Beetroot:As a root, beetroot contains a high amount of starch essential to supply energy to the growing plant. It contains active plant components called betalains. An uncommon fact regarding beetroot is that it is one of the ten plants that show the highest antioxidant potential. Thus, it is safe to say that beetroot is one of the vegetables rich in carbohydrates and offers a host of benefits.
Sweet Potato:Starch is present in the storage roots of the sweet potato and forms a fundamental component. Sweet potatoes are not only a food rich in carbohydrates but are also an excellent source of Vitamin A, a micronutrient needed for healthy skin and eye function. Since sweet potatoes contain simple sugars that can increase blood glucose levels immediately upon consumption, it is wise to consume them in moderation. Each serving of sweet potato contains 7 g of carbohydrates and can be eaten in the form of Upma or Chaat.
Banana:Banana is a carbohydrate food, and a medium-sized banana (50 g) contains about 7 g of carbohydrates in the form of starch. The carbohydrates in bananas, along with the antioxidants like flavonoids and carotenoids, are proven to be exceptionally beneficial. They strengthen the digestive tract and many other organs, protecting the cells.
Dates:The element of carbohydrates present in dates is sugar, which serves as an instant source of energy in the body. A handful of it (20 g) contains about 14.5 g of carbohydrates. Date is also a good source of dietary fibre, which contributes to its nutritional significance. It induces satiety and increases stool weight, allowing its easy passage. Dietary fibre, which is a component of carbs, exhibits a therapeutic effect and can help lower cholesterol levels. Moreover, it has a role to play in reducing the risk of diseases like diabetes and hypertension.

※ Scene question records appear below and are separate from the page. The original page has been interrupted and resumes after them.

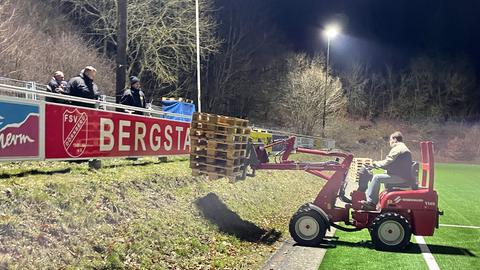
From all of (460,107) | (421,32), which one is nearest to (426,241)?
(460,107)

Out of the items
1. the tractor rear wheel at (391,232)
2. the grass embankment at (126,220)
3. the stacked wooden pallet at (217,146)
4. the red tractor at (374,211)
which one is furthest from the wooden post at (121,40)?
the tractor rear wheel at (391,232)

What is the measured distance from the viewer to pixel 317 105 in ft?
193

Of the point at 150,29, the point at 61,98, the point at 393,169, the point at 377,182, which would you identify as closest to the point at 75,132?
the point at 61,98

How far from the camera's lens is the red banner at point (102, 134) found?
343 inches

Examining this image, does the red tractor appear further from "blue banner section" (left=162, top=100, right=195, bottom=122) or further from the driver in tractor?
"blue banner section" (left=162, top=100, right=195, bottom=122)

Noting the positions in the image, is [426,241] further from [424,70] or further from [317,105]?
[424,70]

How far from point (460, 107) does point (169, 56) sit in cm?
6979

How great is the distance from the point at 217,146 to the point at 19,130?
13.0ft

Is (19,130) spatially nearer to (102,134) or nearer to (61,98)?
(61,98)

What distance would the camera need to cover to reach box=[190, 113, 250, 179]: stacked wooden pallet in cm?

Apple:Apple is one of the foods that contain carbohydrates and has a positive glycemic response - preventing the immediate increase in blood sugar. It is suggested that the dietary fibre present in apples may be responsible for enhancing satiety. It has the added advantage of providing phytochemicals and micronutrients that help in the growth of the gut microbiota and the prevention of several chronic diseases.
Orange:In the list of carbohydrate foods, orange also takes a significant place. Every 100 g provides 7.9 g of carbohydrates. Citrus fruits are also a wonderful source of Vitamin C, required for a healthy immune system. While orange can be consumed by itself, alternatives include Orange Barfi and Iced Tea if you’re looking for creative recipes.
Carbohydrates are essential nutrients and aren’t the culprits they’re often portrayed as. It’s wise to ensure you consume healthy carbohydrates as part of a balanced meal because eliminating them completely would deplete your energy reserves. Try the fruits and vegetables rich in carbohydrates mentioned above to achieve your health goals faster.